I somehow struggle understanding this functor so I mean before I can figure out if we have a type of exactness I should understand what this functor does. Could maybe someone explain me this and give me a hint if we have some tipe of exactness so that I know where I need to look in more detail. You don't need to tell me why we have this tipe but only a hint so that I'm not totally lost and I get a feeling.
Thanks for your help
Let $R$ be a ring and $M$ be an $R$-module. You know that the tensor product with $M$ has a universal property. Use this to show that any $R$-linear map $f:N\rightarrow N'$ induces an $R$-linear map $M\otimes_R f: M\otimes_R N \rightarrow M\otimes_R N'$. If you want to have a concrete assignment: it is the map given by $m\otimes n \mapsto m \otimes f(n)$. It is then easy to check that this makes $M\otimes_R -$ into a functor from $\mathsf{Mod}_R$ to $\mathsf{Mod}_R$.
If instead of an $R$-module you use an $R$-algebra $A$, something interesting happens: $R$-modules of the form $A\otimes_R N$ have a canonical $A$-module structure with multiplication given by $a\cdot (a‘\otimes n) = (aa‘)\otimes n$. Hence we may regard $A\otimes_R -$ as a functor from $\mathsf{Mod}_R$ to $\mathsf{Mod}_A$.
Now we recall some properties of the tensor product:
By the usual discussion we have a canonical isomorphism of $R$-modules $$\begin{array}{rcl} A\otimes_R (M\oplus N) & \overset{\cong}{\longrightarrow} & (A\otimes_R M)\oplus(A\otimes_R N)\\ a \otimes (m,n) & \longmapsto & (a\otimes m, a\otimes n) \end{array}$$ which is in fact an isomorphism of $A$-modules (with the canonical $A$-module structure described above). This shows that the functor $A\otimes_R -$ is additive.
By the explicit description of the morphism $M\otimes f$ given above it is easy to see that if $f$ is surjective, so is $M\otimes f$. Together with the additivity this makes $A\otimes_R-$ right exact.
Note that up until now we could do everything in full generality. But for left exactness we need more assumptions. In general neither of the functors $M\otimes_R -$ or $A\otimes_R -$ is left exact. A counterexample is $R=\Bbb Z$, $f:\Bbb Z \rightarrow \Bbb Z, x\mapsto 2x$, $A=\Bbb Z/2\Bbb Z$, since $\Bbb Z/2\Bbb Z\otimes_{\Bbb Z} \Bbb Z = \Bbb Z$ and $\Bbb Z/2\Bbb Z \otimes_\Bbb{Z}=0$.
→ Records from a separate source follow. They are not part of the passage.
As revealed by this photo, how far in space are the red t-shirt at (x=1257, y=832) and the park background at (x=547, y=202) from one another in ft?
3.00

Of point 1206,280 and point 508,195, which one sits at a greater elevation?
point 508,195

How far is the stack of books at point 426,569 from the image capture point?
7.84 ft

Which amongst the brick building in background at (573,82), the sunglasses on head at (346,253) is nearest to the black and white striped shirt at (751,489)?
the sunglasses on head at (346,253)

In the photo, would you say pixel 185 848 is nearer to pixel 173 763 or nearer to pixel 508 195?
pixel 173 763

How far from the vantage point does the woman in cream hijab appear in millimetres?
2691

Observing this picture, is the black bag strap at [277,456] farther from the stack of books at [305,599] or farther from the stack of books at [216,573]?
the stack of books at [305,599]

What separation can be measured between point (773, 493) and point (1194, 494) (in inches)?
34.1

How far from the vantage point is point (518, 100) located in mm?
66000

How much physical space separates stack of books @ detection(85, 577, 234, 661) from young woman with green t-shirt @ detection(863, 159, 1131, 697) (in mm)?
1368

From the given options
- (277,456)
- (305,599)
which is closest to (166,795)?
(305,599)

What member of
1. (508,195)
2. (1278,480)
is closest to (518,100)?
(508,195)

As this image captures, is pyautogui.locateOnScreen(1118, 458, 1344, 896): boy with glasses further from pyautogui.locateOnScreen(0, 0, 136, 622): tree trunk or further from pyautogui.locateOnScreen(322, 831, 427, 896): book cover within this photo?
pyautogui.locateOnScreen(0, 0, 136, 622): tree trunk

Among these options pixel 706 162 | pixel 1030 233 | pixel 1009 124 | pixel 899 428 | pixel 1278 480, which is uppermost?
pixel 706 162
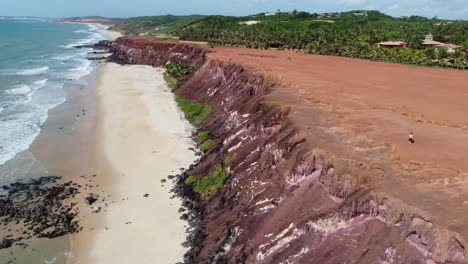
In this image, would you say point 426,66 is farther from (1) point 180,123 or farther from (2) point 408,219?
(2) point 408,219

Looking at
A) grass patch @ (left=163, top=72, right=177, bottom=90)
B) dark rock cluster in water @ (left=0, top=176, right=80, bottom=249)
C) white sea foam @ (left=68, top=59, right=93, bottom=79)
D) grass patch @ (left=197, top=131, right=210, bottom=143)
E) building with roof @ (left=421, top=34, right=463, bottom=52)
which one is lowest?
white sea foam @ (left=68, top=59, right=93, bottom=79)

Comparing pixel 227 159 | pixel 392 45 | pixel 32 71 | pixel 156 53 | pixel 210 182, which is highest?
pixel 392 45

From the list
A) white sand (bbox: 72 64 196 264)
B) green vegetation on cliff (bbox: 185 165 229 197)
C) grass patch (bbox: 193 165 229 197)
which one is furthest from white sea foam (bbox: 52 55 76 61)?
grass patch (bbox: 193 165 229 197)

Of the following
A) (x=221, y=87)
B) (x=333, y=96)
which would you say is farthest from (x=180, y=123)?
(x=333, y=96)

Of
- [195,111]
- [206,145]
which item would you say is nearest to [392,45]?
[195,111]

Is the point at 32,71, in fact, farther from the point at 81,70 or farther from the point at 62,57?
the point at 62,57

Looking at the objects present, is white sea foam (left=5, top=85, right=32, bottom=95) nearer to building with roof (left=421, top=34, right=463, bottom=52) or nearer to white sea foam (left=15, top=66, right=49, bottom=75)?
white sea foam (left=15, top=66, right=49, bottom=75)

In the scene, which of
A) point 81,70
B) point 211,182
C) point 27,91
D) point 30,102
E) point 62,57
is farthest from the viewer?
point 62,57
One says that a module $M$ respectively an algebra $A$ is flat over $R$, of the corresponding tensor functor $M\otimes_R -$ respectively $A\otimes_R -$ is left exact. So in your example we just need to figure out, whether $\Bbb Q$ is flat over $\Bbb Z$. This is true since $\Bbb Q$ is a localization of $\Bbb Z$ and localization is exact.